I have to admit that I have often bought into the "exposure" concept. In fact, I have even sought out places where I offered to write for no pay, or low pay. I continue to look for places to give author presentations--often accepting the fact that there will be no re-numeration. In fact, it is widely preached that authors need to establish a platform, and to get their name out there by offering to write on other people's blogs, etc. 

So, I responded to Krieder's article on our Bay Area Travel Writers' (BATW) forum as follows, "Excellent piece and food for thought; I wish I had all of the answers. I also agree with Diane [LeBow] that we often get non-monetary rewards in the form of press trips, etc. I go back and forth on this--I often write for a pittance ( and give talks for free, but keeping my name out there sells books that do make $$ [not a living, however!]."

Will exceptional writers disappear? I hope not--there's such great pleasure in finding an author whose beautiful prose bears re-reading and letting us savor those moments. Clearly, the level of writing that appears in print and online varies enormously in terms of quality. Unfortunately, there are many readers and consumers who don't know, or don't care, what quality is--they are happy with quantity. The buzzword is "content."

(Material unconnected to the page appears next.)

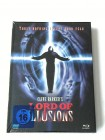 LORD OF ILLUSIONS(CLIVE BARKER)LIM.MEDIABOOK OVP !! UNCUT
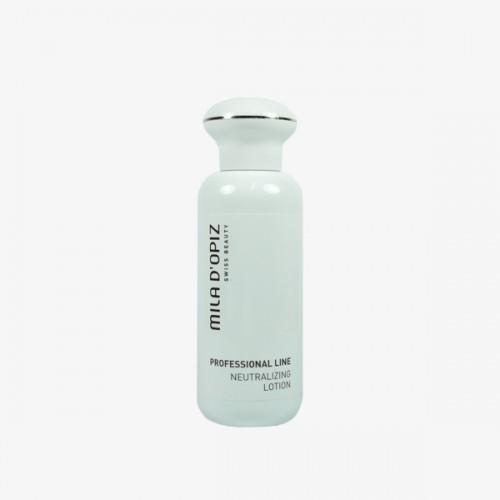 Skin Clear Neutralising Lotion - 150ml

It's easy to say that writers have to move with the times, but writing is not like manufacturing buggy whips--it's not obsolete. Writing that can inform (not just rehash and regurgitate), raise our consciousness, and move us is essential in our cluttered world--how do we keep deep thinkers and wordsmiths alive?

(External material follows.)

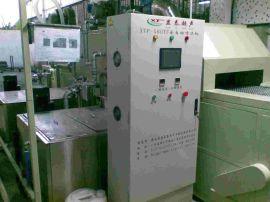 汽车油泵清洗系统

Short of writers uniting--which I don't think will happen any time soon, what's the answer?  

Happy trails,
Susan "backpack45"  Alcorn



jules older said...

"I often write for a pittance ( and give talks for free, but keeping my name out there sells books that do make $$ [not a living, however!]."

There may be a connection between writing for a pittance and not making a living.

backpack45 said...

I agree, Jules, and I understand how hard it is for established writers to work around this. For me, writing is an integral part of my life and I write about what I enjoy, and know. I read once that money, sex, health, and controversy are the topics that sell. Unfortunately, backpacking is a harder sell.